===== Lesetext

Das Netz, einst idealisiert als DIE technische Voraussetzung einer besseren Welt, bevölkert und bespielt von Freien und Gleichen, ist ein Jahrmarkt der Eitelkeiten geworden, eine fantastische Fundgrube, gewiss, aber auch für gedanklichen Sperrmüll aller Art und für Hetzkampagnen, die in früheren Zeiten völlig undenkbar gewesen wären.
In diesen „früheren Zeiten“ waren „die Medien“ mehr oder minder gut funktionierende Filter, die Regeln gehorchten, allgemeingültigen wie selbst gesetzten.
Selbstverständlich war, dass Tatsachenbehauptungen begründbar sein mussten, Fakten überprüfbar, dass es Quellen gab für Zitate, und dass, bei strittigen Themen die Gegenmeinung zumindest angehört werden musste.

==========

▶ Aufgabe 1: Nenne alle Regeln, die laut dem Lesetext über das Netz und die Medien in früheren Zeiten als selbstverständlich galten.
▶ Aufgabe 2: Setze den Lesetext über das Netz und die Medien nach seinem letzten Satz fort.
Die Auflistung ist eigenständiges Material und gehört nicht zum Lesetext.

===== Aufgelistete Einträge

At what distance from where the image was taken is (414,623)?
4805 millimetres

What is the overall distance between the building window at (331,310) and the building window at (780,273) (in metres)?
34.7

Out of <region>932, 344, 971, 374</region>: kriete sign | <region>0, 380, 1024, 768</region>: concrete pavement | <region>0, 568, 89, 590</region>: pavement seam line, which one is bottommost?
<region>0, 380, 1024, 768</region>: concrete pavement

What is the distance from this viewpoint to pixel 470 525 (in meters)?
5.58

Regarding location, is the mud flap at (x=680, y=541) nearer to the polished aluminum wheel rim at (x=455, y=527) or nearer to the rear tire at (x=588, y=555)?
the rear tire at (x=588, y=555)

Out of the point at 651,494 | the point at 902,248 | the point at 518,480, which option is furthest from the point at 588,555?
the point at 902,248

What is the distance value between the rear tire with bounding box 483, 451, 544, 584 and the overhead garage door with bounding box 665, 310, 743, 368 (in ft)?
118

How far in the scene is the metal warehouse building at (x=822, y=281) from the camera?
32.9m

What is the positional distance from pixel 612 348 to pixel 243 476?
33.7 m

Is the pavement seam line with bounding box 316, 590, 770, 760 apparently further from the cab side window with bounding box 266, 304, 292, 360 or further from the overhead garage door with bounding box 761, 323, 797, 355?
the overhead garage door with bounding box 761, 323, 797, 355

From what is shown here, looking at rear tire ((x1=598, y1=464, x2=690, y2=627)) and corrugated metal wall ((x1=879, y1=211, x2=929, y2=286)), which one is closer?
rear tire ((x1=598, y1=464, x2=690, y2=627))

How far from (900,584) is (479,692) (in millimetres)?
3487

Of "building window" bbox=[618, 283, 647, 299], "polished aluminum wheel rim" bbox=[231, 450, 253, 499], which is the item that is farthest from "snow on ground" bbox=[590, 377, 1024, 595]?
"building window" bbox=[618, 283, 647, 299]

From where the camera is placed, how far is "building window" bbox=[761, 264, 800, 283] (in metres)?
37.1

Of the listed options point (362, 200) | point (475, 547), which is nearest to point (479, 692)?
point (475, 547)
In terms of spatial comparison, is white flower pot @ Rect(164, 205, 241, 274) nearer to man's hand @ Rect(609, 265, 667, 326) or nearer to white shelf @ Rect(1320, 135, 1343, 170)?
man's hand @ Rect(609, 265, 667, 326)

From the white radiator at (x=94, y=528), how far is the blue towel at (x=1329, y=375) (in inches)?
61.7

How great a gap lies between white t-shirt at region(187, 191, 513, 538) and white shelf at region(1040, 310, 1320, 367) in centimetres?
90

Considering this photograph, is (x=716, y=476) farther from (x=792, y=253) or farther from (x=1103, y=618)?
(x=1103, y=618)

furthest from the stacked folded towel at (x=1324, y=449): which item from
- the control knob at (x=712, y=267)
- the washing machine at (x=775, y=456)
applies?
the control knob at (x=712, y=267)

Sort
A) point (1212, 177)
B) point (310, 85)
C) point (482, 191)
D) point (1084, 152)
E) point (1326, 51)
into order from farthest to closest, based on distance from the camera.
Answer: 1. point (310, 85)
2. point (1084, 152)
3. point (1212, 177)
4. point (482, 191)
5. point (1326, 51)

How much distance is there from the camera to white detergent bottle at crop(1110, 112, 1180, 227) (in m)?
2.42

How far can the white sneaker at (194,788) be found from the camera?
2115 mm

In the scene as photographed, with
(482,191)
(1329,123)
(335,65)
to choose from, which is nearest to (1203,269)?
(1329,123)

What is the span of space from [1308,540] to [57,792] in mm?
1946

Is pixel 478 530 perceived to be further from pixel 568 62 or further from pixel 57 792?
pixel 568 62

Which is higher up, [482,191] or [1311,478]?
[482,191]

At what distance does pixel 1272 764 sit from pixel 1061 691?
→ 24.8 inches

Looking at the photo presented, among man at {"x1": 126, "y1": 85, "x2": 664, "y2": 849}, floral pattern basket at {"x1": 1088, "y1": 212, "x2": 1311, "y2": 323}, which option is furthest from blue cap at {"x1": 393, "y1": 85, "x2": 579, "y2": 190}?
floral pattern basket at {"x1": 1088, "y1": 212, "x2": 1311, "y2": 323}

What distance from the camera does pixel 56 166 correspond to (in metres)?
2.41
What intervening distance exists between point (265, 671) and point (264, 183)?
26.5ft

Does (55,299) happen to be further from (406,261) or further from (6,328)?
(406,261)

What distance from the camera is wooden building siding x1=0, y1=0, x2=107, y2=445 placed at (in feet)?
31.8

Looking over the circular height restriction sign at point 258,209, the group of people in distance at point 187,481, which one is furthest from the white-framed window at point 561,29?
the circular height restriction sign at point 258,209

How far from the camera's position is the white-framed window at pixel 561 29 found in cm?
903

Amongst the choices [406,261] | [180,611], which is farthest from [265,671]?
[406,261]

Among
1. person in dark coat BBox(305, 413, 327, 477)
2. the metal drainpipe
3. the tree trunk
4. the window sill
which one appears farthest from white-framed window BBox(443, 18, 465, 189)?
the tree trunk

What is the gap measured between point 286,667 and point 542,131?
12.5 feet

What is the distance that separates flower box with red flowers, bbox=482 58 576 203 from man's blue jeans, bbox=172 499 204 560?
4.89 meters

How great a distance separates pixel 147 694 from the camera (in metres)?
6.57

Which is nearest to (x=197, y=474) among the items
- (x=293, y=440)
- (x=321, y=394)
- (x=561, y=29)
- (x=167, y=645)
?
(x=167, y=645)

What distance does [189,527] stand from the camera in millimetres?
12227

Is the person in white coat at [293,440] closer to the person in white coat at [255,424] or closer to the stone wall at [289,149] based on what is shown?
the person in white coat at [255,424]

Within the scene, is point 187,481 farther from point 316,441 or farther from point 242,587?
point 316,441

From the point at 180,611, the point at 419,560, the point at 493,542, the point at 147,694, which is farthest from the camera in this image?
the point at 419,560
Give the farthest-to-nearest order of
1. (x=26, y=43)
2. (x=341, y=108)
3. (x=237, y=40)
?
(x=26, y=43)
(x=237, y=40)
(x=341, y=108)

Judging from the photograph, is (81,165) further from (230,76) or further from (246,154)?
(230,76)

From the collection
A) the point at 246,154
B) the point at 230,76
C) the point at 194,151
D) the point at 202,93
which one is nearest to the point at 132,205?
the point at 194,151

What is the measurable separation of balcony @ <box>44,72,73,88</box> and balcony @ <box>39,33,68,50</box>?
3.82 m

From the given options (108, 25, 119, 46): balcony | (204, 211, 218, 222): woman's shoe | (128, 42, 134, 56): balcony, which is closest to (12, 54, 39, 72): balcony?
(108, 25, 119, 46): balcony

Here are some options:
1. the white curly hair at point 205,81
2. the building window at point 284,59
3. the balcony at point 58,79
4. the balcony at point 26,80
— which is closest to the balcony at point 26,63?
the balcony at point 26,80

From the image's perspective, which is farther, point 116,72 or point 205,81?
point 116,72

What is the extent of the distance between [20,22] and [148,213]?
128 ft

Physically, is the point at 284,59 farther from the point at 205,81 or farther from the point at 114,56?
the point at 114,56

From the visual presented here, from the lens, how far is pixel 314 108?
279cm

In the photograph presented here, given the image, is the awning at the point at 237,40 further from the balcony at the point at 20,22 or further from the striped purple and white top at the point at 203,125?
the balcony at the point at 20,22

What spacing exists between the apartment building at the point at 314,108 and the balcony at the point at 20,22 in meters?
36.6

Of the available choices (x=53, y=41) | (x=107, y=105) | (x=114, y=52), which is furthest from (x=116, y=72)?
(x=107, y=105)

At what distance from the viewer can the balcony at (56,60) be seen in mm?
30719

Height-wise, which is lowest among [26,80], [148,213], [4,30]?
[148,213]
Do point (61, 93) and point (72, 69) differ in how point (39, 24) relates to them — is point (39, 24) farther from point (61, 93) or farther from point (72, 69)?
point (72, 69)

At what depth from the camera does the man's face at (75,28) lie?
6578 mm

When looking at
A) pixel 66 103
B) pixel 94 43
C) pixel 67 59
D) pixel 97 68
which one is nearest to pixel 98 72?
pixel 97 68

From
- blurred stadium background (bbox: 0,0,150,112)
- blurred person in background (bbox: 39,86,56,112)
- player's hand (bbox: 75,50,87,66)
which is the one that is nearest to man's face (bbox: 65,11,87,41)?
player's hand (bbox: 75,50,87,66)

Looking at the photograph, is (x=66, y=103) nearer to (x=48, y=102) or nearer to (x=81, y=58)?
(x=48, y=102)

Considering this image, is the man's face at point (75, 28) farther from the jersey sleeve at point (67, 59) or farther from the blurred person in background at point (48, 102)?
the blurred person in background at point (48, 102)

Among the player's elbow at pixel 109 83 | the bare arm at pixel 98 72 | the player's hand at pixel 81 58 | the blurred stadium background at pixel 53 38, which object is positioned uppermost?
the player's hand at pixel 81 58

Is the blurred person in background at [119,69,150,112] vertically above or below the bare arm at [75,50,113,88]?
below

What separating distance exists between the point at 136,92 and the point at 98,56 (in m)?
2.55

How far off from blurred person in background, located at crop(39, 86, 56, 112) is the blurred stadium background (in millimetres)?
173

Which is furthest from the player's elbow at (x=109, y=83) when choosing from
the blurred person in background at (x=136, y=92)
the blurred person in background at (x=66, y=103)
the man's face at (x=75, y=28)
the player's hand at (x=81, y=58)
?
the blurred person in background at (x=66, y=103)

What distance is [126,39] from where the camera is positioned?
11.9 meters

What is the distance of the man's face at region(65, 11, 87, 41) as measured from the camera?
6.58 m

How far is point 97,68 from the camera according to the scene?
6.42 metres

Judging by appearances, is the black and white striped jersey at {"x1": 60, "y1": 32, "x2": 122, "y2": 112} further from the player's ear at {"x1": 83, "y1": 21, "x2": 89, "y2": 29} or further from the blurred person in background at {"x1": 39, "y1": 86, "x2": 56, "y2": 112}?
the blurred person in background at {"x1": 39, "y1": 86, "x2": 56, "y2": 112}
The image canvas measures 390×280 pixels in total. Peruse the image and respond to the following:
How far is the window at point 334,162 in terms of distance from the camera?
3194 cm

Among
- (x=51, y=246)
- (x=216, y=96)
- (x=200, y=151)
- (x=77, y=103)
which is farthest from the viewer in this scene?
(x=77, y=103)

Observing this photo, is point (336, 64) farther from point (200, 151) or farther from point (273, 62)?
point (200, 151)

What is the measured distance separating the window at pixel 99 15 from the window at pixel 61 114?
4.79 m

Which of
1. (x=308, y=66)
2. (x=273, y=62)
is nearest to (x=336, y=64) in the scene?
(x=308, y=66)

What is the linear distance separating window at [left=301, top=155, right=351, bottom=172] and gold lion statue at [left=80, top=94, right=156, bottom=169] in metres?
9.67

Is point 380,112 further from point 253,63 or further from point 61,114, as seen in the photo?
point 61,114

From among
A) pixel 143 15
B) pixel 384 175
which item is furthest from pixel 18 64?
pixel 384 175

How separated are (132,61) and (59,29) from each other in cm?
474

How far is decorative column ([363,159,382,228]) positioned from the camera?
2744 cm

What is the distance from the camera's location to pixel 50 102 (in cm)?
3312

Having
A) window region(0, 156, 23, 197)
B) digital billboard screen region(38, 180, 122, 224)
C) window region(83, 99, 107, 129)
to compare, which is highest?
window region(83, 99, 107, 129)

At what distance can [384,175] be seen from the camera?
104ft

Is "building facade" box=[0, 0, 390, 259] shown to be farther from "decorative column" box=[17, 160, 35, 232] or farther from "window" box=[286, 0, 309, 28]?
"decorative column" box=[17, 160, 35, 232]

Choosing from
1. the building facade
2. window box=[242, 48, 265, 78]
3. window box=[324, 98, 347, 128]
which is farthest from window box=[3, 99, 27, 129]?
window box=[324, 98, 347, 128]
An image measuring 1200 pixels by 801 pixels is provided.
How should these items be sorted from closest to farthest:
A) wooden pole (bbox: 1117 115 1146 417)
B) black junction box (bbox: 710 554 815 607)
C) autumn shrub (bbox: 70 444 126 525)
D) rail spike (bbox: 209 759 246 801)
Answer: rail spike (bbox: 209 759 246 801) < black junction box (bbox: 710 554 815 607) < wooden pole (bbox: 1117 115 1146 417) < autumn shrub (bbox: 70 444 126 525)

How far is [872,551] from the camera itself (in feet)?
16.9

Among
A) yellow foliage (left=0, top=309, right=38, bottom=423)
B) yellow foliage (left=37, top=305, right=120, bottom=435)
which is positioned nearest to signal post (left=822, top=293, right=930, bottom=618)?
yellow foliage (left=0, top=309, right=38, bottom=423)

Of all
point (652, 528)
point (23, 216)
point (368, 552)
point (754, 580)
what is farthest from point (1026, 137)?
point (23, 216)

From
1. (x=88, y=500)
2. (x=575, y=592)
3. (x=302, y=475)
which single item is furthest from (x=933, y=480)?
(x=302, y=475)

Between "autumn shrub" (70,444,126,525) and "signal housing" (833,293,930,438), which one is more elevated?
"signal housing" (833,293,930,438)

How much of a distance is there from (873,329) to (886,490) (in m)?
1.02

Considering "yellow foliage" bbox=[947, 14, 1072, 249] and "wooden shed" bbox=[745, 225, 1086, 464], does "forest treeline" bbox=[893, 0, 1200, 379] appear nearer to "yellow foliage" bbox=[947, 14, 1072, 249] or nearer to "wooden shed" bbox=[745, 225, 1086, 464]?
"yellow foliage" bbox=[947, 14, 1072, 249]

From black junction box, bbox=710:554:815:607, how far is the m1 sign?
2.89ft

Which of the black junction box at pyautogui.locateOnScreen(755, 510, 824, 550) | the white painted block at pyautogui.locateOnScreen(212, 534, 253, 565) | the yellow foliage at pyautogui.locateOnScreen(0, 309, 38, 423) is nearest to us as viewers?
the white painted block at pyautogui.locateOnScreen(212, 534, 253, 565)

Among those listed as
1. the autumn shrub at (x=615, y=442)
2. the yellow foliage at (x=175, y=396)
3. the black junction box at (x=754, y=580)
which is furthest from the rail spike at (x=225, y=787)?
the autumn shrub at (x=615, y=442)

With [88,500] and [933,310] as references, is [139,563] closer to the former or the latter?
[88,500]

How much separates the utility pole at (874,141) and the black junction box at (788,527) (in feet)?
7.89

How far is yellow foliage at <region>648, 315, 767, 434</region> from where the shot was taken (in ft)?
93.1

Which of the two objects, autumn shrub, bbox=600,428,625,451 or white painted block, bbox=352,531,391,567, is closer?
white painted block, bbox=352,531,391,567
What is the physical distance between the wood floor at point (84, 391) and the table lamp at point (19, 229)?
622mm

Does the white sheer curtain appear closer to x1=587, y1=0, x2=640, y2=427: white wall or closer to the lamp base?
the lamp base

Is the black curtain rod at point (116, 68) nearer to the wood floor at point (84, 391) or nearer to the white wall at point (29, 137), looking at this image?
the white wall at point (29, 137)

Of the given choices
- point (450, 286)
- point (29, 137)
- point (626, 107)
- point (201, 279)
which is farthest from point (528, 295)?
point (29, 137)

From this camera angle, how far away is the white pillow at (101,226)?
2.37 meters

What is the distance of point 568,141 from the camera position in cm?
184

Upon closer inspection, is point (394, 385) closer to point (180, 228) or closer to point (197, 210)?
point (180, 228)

==========

▶ Antwort 1:
- Tatsachenbehauptungen mussten begründbar sein.
- Fakten mussten überprüfbar sein.
- Für Zitate musste es Quellen geben.
- Bei strittigen Themen musste die Gegenmeinung zumindest angehört werden.

▶ Antwort 2:
Wir müssen, wenn die Gesellschaft weiterhin rational verfasst bleiben will, auf all diese hier aufgeworfenen Fragen und Probleme, Antworten finden.
Es braucht ein paar Regeln. Es braucht Filter, es braucht Maßstäbe, es braucht deren Überprüfung, es braucht im Hintergrund das philosophische Ideal der Wahrheit, und es braucht die praktische Passion für die Wirklichkeit.
J. W. Goethe schrieb vor mehr als 200 Jahren: Der Mensch ist zu einer beschränkten Lage geboren, einfache, nahe, bestimmte Zwecke vermag er einzusehen ... sobald er aber ins Weite kommt, weiß er weder was er will, noch was er soll.“
(Keynote anlässlich der Vorstellung der Publikation "SCHWARZDENKER" am 13. März 2020 in München)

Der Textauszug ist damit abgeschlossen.